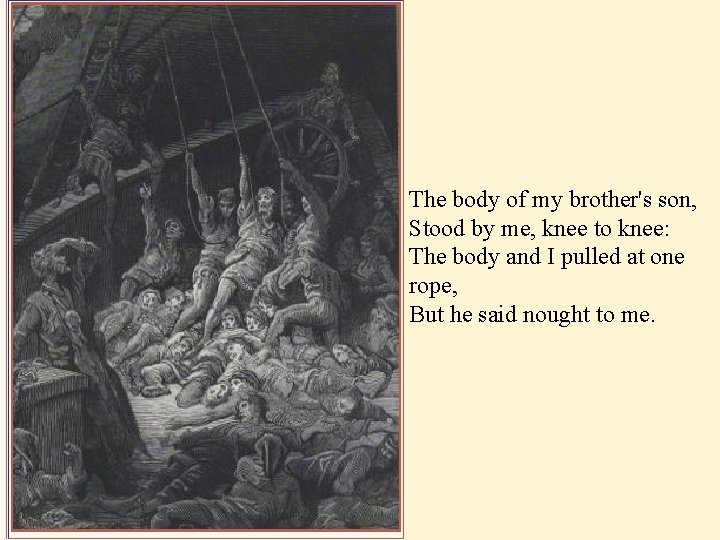 The body of my brother's son, Stood by me, knee to knee: The body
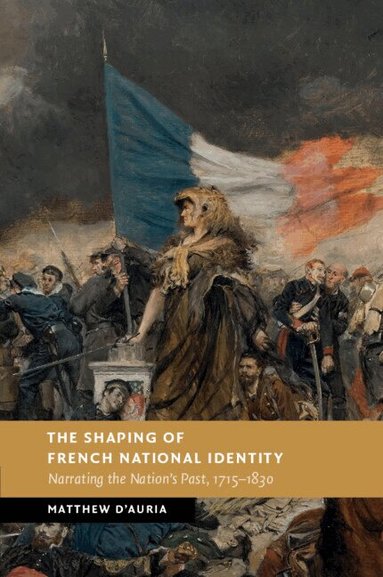 Matthew D'Auria - The Shaping of French National Identity, Häftad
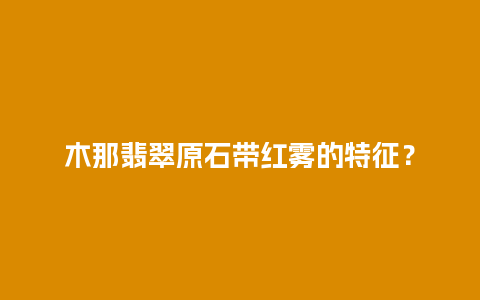 木那翡翠原石带红雾的特征？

━━━━━━━━━━━━━━━━━━━━

## Exercise details
Each line from the one holding "Matthew D'Auria - The" through the end of the listing is to be output exactly, both ends included, with no other lines and the pictures left out.

## Solution for this problem
 Matthew D'Auria - The Shaping of French National Identity, Häftad
 木那翡翠原石带红雾的特征？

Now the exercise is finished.